The beauty of the place draws more than surfers to the coastline. Highway 11 is a favourite for both on and off-road cyclists as well as motorcyclists who come to ride the twisty Route 23 that winds through the mountains. Hikers also find their way there to explore the Dulan Forest and package tour busses come through to the natural phenomenon of ‘water running uphill,’ which I was told was much less interesting than watching the tourists themselves.
Along the coast, there is an assortment of places to stay that range from the Dulan Cape Café with restaurant, pool and shipping container rooms perched on the sea cliff offering million-dollar views to Black Boss Camping. A place to pitch a tent or rent a trailer in an environment that feels like a cross between a cartoon magic garden and a militia settlement, complete with outdoor bathtub, arc welders, and ATVs.
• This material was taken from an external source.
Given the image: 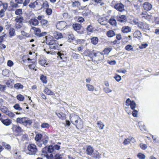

Highway 11 hugs Taiwan’s east coast for a hundred kilometres, which is why Brian and Rita, the couple I had seen in Bangkok, named their bar and boutique after it. Located in the Sintung sugar factory, the bar has a comfortable DIY feel to it and the gallery is bright, displaying handmade clothes and crafts that Rita sources from locals. The shop’s head-high, peek-a-boo walls reveal the guts of the factory’s monster machine that once rendered plants into table sugar.